# How to find $r$ for El-Gamal signature with known private key

For public key $(g,b,P)$ and private key $x$ I have that...

x = 8437809068483222013573558289468531414326215630180218801941732905
P = 7339893940555892950021117953932742794751344995120378281984000000000001
g = 89
b = 4912876245630500045238873065831524614701581692824065606616840403034906


I am trying to find the random number r used in signing

M = 178197212211208201211210146110


where the (y,s) are

y = 4888362675268704701803932900979085359299230032137217762234865463825395
s = 2972754454246783222682468852246694620839545754907463463768712881658815


I am using the signature scheme here and I thought I could solve for $r=\frac{M-xy}{s} \mod (P-1)$ but I keep getting

r=6586066995309612052451381515420731372587693346972879972770753040391021


but then $y=g^r \mod P$ isn't true.

The instructions indicate:

$r\cdot s\bmod (P-1) = 6586066995309612052451381515420731372587693346972879972770753040391021\cdot 2972754454246783222682468852246694620839545754907463463768712881658815 \bmod 7339893940555892950021117953932742794751344995120378281984000000000000$

yields

720487199053255869302957380434219754352470619914582568375746711500115,

whereas

$M-x\cdot y\bmod (P-1) = 178197212211208201211210146110-8437809068483222013573558289468531414326215630180218801941732905\cdot 4888362675268704701803932900979085359299230032137217762234865463825395 \bmod 7339893940555892950021117953932742794751344995120378281984000000000000$

yields

4218349912365743958467337126869664026873136130922995548817354564023635.

Are you sure that you invert $s$ modulo $(P-1)$ correctly?

PS: No need to ask a new question for the same problem if you don't get an answer within 6 hours. Most regular users don't look just at the front page. After few days you can then change the text a little bit (like the others do) to get your question to the front page again.

You have to observe that with the given values, $s$ is not co-prime to $P-1$. Hence, you cannot directly compute $r$ as $(M-xy)/s \bmod (P-1)$.

We have $\gcd(s,P-1) = 185$. Let $q_1 = (P-1)/185$. Then $$r \bmod q_1 = (M-xy)/s \bmod q_1 = 3956222280490813791400244134782922347290756609897677447028095051944$$

It remains to compute $r \bmod 185$. Note that $185 = 5 \times 37$. There is a slight complication because $\gcd(q_1,185) = 5$. Define $q_2 = 37$ and $q_3= 5$. Note that $P-1 = q_1 \times q_2 \times q_3$.
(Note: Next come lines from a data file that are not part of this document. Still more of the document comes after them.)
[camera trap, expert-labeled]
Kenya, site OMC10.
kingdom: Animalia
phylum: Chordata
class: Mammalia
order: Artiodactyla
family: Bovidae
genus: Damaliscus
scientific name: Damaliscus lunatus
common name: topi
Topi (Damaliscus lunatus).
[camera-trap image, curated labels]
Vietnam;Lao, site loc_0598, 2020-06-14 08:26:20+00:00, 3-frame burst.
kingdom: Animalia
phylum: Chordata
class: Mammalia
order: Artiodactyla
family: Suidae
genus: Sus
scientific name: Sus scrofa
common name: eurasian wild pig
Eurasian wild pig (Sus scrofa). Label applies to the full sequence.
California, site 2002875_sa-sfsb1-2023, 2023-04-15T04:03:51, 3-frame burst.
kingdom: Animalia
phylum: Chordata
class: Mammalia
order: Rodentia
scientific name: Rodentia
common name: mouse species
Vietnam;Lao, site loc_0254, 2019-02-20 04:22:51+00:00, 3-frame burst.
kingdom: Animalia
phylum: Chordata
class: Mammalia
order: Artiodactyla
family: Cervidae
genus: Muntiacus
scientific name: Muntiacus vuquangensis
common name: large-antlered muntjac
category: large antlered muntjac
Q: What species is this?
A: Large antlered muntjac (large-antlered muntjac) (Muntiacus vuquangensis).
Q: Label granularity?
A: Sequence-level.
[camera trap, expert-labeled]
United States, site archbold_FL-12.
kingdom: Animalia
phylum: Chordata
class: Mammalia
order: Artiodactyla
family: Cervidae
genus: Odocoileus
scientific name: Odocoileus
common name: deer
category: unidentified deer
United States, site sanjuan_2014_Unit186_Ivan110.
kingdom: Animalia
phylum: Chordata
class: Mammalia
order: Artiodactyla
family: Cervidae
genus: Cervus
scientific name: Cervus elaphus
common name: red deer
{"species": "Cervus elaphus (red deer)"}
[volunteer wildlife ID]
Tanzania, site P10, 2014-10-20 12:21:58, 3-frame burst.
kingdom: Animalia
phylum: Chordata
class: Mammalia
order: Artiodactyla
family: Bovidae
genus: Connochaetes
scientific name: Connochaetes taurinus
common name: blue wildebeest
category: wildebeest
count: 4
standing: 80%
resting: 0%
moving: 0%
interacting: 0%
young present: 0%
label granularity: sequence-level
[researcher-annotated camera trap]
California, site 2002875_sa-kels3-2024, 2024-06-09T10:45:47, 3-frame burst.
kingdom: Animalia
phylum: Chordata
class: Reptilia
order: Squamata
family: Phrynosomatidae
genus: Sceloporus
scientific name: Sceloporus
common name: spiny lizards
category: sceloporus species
From $y = g^r \bmod P$, we get $y^{(P-1)/37} \equiv {g^{((P-1)/37)}}^{r \bmod 37} \pmod P$. By brute force, we find $r \bmod 37= 5$.

Chinese remaindering only allows one to obtain $r \bmod q_1 q_2$ (since $\gcd(q_1,q_3) \neq 1$). We get $$r \equiv 718108065145388506225887396409320059133908107486475023802228095051944\pmod {q_1q_2}$$

EDIT: Please check the correctness of your exercise. Also note that $P-1$ is smooth: $$P-1 = 2^{49} \times 3^{23} \times 5^{12} \times 7^9 \times 11^4 \times 13^5 \times 17^3 \times 19^2 \times 23^3 \times 29 \times 31 \times 37 \times 41 \times 43 \times 47$$ You can therefore make use of Poligh-Hellman algorithm to compute $r$ from $y = g^r \bmod P$.